(Given request):
Convert the lines below into a JSON list of strings, one string per line, and leave out any blank lines.

Stored data entries
•••••

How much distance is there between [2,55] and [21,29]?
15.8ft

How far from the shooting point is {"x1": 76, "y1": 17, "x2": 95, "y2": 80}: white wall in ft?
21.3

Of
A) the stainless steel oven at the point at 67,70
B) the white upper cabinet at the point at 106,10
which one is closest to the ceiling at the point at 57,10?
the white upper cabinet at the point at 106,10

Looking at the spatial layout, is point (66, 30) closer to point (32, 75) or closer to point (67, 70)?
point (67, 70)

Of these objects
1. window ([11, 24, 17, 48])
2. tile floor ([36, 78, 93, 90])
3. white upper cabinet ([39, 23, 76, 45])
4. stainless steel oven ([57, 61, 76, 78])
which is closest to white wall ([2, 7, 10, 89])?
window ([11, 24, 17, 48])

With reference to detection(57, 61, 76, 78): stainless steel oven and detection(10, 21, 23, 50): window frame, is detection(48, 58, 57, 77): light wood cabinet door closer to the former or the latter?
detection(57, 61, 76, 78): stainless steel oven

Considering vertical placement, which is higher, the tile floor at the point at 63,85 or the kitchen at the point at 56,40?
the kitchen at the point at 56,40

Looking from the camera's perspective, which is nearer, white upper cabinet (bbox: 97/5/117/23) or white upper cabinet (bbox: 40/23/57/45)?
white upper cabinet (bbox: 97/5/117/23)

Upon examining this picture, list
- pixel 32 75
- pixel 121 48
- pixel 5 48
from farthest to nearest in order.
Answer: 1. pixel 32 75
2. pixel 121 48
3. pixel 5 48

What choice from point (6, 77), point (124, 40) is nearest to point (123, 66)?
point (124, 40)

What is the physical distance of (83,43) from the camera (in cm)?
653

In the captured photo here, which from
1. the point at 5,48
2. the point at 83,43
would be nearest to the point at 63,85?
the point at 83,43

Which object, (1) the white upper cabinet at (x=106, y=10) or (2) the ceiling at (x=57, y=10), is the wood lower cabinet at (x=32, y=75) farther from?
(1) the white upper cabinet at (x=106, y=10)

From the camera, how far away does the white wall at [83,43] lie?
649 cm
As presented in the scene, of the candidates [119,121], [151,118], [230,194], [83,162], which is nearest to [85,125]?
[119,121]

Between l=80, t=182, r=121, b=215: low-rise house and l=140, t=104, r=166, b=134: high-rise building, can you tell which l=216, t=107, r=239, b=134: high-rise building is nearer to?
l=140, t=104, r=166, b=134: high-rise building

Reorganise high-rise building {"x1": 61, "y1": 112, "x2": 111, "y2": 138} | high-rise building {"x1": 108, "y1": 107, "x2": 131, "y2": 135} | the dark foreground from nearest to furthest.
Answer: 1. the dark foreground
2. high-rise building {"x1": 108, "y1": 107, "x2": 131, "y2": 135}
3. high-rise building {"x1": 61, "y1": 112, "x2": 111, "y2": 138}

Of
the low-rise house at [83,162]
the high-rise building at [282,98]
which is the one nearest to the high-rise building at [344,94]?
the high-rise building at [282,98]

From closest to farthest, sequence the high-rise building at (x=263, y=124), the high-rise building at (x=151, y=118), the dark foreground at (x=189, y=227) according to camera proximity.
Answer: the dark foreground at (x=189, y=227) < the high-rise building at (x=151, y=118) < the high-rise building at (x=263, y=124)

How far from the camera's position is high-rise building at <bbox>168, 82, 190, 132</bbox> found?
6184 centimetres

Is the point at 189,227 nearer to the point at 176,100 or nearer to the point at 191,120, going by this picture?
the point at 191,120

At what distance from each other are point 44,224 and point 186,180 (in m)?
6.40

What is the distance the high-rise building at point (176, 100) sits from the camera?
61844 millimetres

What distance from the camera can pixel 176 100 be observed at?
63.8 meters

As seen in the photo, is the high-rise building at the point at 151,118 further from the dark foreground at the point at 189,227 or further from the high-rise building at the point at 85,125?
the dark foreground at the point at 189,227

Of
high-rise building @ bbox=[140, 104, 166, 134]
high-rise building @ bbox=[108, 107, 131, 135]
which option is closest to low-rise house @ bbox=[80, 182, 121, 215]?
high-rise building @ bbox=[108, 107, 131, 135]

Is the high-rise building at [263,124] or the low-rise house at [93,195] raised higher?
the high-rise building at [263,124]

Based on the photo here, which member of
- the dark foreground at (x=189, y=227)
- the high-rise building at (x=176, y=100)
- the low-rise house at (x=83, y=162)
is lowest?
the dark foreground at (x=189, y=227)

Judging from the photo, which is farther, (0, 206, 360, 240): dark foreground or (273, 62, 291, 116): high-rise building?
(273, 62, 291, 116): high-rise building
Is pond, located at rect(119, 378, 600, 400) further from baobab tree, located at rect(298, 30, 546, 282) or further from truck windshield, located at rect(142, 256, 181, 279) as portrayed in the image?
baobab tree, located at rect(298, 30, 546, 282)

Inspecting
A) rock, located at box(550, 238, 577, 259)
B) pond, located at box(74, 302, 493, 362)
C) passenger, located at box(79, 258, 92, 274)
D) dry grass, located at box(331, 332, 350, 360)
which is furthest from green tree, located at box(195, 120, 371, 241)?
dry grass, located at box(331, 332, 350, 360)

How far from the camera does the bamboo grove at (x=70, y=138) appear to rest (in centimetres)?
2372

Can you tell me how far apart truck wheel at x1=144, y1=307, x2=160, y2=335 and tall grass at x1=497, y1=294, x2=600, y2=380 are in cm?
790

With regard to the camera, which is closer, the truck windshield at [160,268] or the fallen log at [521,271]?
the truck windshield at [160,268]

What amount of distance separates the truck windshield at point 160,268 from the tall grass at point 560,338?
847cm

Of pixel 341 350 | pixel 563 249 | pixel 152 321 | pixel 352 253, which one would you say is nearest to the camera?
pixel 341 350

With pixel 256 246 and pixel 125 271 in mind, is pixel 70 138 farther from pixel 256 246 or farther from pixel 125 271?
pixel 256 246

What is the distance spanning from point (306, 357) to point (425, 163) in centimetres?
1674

•••••

(Response to this task):
[
  "How much distance is there between [2,55] and [21,29]?",
  "15.8ft",
  "How far from the shooting point is {\"x1\": 76, \"y1\": 17, \"x2\": 95, \"y2\": 80}: white wall in ft?",
  "21.3",
  "Of",
  "A) the stainless steel oven at the point at 67,70",
  "B) the white upper cabinet at the point at 106,10",
  "which one is closest to the ceiling at the point at 57,10?",
  "the white upper cabinet at the point at 106,10",
  "Looking at the spatial layout, is point (66, 30) closer to point (32, 75) or closer to point (67, 70)?",
  "point (67, 70)",
  "Of these objects",
  "1. window ([11, 24, 17, 48])",
  "2. tile floor ([36, 78, 93, 90])",
  "3. white upper cabinet ([39, 23, 76, 45])",
  "4. stainless steel oven ([57, 61, 76, 78])",
  "which is closest to white wall ([2, 7, 10, 89])?",
  "window ([11, 24, 17, 48])",
  "With reference to detection(57, 61, 76, 78): stainless steel oven and detection(10, 21, 23, 50): window frame, is detection(48, 58, 57, 77): light wood cabinet door closer to the former or the latter?",
  "detection(57, 61, 76, 78): stainless steel oven",
  "Considering vertical placement, which is higher, the tile floor at the point at 63,85 or the kitchen at the point at 56,40?",
  "the kitchen at the point at 56,40",
  "Looking from the camera's perspective, which is nearer, white upper cabinet (bbox: 97/5/117/23) or white upper cabinet (bbox: 40/23/57/45)?",
  "white upper cabinet (bbox: 97/5/117/23)",
  "Upon examining this picture, list",
  "- pixel 32 75",
  "- pixel 121 48",
  "- pixel 5 48",
  "from farthest to nearest in order.",
  "Answer: 1. pixel 32 75",
  "2. pixel 121 48",
  "3. pixel 5 48",
  "What choice from point (6, 77), point (124, 40) is nearest to point (123, 66)?",
  "point (124, 40)",
  "What is the physical distance of (83,43) from the camera (in cm)?",
  "653",
  "In the captured photo here, which from",
  "1. the point at 5,48",
  "2. the point at 83,43",
  "would be nearest to the point at 63,85?",
  "the point at 83,43",
  "Which object, (1) the white upper cabinet at (x=106, y=10) or (2) the ceiling at (x=57, y=10), is the wood lower cabinet at (x=32, y=75) farther from?",
  "(1) the white upper cabinet at (x=106, y=10)",
  "From the camera, how far away does the white wall at [83,43] lie?",
  "649 cm",
  "As presented in the scene, of the candidates [119,121], [151,118], [230,194], [83,162], which is nearest to [85,125]?",
  "[119,121]",
  "Between l=80, t=182, r=121, b=215: low-rise house and l=140, t=104, r=166, b=134: high-rise building, can you tell which l=216, t=107, r=239, b=134: high-rise building is nearer to?",
  "l=140, t=104, r=166, b=134: high-rise building",
  "Reorganise high-rise building {\"x1\": 61, \"y1\": 112, \"x2\": 111, \"y2\": 138} | high-rise building {\"x1\": 108, \"y1\": 107, \"x2\": 131, \"y2\": 135} | the dark foreground from nearest to furthest.",
  "Answer: 1. the dark foreground",
  "2. high-rise building {\"x1\": 108, \"y1\": 107, \"x2\": 131, \"y2\": 135}",
  "3. high-rise building {\"x1\": 61, \"y1\": 112, \"x2\": 111, \"y2\": 138}",
  "Of",
  "the low-rise house at [83,162]",
  "the high-rise building at [282,98]",
  "which is the one nearest to the high-rise building at [344,94]?",
  "the high-rise building at [282,98]",
  "From closest to farthest, sequence the high-rise building at (x=263, y=124), the high-rise building at (x=151, y=118), the dark foreground at (x=189, y=227) according to camera proximity.",
  "Answer: the dark foreground at (x=189, y=227) < the high-rise building at (x=151, y=118) < the high-rise building at (x=263, y=124)",
  "How far from the camera's position is high-rise building at <bbox>168, 82, 190, 132</bbox> found?",
  "6184 centimetres",
  "Is the point at 189,227 nearer to the point at 176,100 or nearer to the point at 191,120, going by this picture?",
  "the point at 191,120",
  "At what distance from each other are point 44,224 and point 186,180 (in m)?",
  "6.40",
  "What is the distance the high-rise building at point (176, 100) sits from the camera?",
  "61844 millimetres",
  "What distance from the camera can pixel 176 100 be observed at?",
  "63.8 meters",
  "As seen in the photo, is the high-rise building at the point at 151,118 further from the dark foreground at the point at 189,227 or further from the high-rise building at the point at 85,125?",
  "the dark foreground at the point at 189,227",
  "Of",
  "high-rise building @ bbox=[140, 104, 166, 134]",
  "high-rise building @ bbox=[108, 107, 131, 135]",
  "which option is closest to low-rise house @ bbox=[80, 182, 121, 215]?",
  "high-rise building @ bbox=[108, 107, 131, 135]",
  "Is the high-rise building at [263,124] or the low-rise house at [93,195] raised higher?",
  "the high-rise building at [263,124]",
  "Based on the photo here, which member of",
  "- the dark foreground at (x=189, y=227)",
  "- the high-rise building at (x=176, y=100)",
  "- the low-rise house at (x=83, y=162)",
  "is lowest?",
  "the dark foreground at (x=189, y=227)",
  "Judging from the photo, which is farther, (0, 206, 360, 240): dark foreground or (273, 62, 291, 116): high-rise building?",
  "(273, 62, 291, 116): high-rise building",
  "Is pond, located at rect(119, 378, 600, 400) further from baobab tree, located at rect(298, 30, 546, 282) or further from truck windshield, located at rect(142, 256, 181, 279) as portrayed in the image?",
  "baobab tree, located at rect(298, 30, 546, 282)",
  "Inspecting",
  "A) rock, located at box(550, 238, 577, 259)",
  "B) pond, located at box(74, 302, 493, 362)",
  "C) passenger, located at box(79, 258, 92, 274)",
  "D) dry grass, located at box(331, 332, 350, 360)",
  "which is furthest from green tree, located at box(195, 120, 371, 241)?",
  "dry grass, located at box(331, 332, 350, 360)",
  "How far from the camera does the bamboo grove at (x=70, y=138) appear to rest (in centimetres)?",
  "2372",
  "Can you tell me how far apart truck wheel at x1=144, y1=307, x2=160, y2=335 and tall grass at x1=497, y1=294, x2=600, y2=380 are in cm?",
  "790",
  "With regard to the camera, which is closer, the truck windshield at [160,268] or the fallen log at [521,271]?",
  "the truck windshield at [160,268]",
  "What amount of distance separates the truck windshield at point 160,268 from the tall grass at point 560,338?",
  "847cm",
  "Of pixel 341 350 | pixel 563 249 | pixel 152 321 | pixel 352 253, which one would you say is nearest to the camera?",
  "pixel 341 350",
  "With pixel 256 246 and pixel 125 271 in mind, is pixel 70 138 farther from pixel 256 246 or farther from pixel 125 271?",
  "pixel 256 246",
  "What is the distance spanning from point (306, 357) to point (425, 163) in centimetres?",
  "1674"
]